# Supporting Law Enforcement



## QuakerBoy (Dec 13, 2016)

We had a local officer killed recently and another wounded.  These 2 have been donated yo an suction to support the families.


----------



## T-N-T (Dec 14, 2016)

Not the first charity pens you have given correct?  That's a good thing you do when you do this.

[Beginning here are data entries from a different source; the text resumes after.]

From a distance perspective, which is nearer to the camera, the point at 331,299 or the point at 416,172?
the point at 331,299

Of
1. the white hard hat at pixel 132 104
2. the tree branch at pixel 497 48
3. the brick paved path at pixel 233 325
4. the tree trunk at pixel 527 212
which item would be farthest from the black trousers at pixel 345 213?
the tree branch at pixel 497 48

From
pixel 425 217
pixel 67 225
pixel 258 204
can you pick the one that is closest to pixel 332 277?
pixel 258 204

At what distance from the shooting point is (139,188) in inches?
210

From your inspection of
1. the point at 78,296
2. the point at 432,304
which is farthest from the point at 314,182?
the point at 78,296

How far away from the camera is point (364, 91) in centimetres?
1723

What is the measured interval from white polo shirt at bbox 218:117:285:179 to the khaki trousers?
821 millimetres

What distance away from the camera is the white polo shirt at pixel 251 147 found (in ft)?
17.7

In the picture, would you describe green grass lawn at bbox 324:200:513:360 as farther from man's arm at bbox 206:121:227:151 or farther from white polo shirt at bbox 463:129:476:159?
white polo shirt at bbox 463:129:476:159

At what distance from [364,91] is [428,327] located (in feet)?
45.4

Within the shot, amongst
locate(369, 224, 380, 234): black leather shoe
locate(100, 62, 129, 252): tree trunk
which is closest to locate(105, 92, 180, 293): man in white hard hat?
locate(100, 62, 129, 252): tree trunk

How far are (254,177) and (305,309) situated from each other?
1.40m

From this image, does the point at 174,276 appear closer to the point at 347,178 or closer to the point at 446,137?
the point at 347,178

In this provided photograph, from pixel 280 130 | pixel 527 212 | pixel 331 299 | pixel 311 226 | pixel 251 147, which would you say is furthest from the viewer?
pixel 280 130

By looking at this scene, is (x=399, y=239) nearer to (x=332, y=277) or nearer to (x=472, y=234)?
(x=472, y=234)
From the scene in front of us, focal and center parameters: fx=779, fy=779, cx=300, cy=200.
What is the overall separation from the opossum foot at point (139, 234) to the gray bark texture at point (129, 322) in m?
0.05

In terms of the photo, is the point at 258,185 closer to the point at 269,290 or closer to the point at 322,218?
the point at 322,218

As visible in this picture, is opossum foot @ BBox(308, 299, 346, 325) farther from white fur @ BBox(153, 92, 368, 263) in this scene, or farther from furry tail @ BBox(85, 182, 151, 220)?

Nice pens for a good cause.


----------



## QuakerBoy (Dec 14, 2016)

TopherAndTick said:


> Not the first charity pens you have given correct?  That's a good thing you do when you do this.
> 
> Nice pens for a good cause.



I try to give back as much as i can.  Thanks


----------



## Nugefan (Dec 15, 2016)

your a good man Charlie Brown ....


----------



## QuakerBoy (Dec 15, 2016)

Nugefan said:


> your a good man Charlie Brown ....


----------



## riverbank (Dec 15, 2016)

Nice


----------



## QuakerBoy (Dec 16, 2016)

riverbank said:


> Nice



Thanks


----------



## wvdawg (Dec 16, 2016)

Couple of nice ones and a fantastic gesture!  Way to go!


----------



## GAstumpshooter (Dec 17, 2016)

very nice


----------



## QuakerBoy (Dec 17, 2016)

wvdawg said:


> Couple of nice ones and a fantastic gesture!  Way to go!





GAstumpshooter said:


> very nice




Thank you both


----------



## georgiaboy (Dec 20, 2016)

They look great and good on your for supporting your LE.


----------



## QuakerBoy (Dec 21, 2016)

georgiaboy said:


> They look great and good on your for supporting your LE.


----------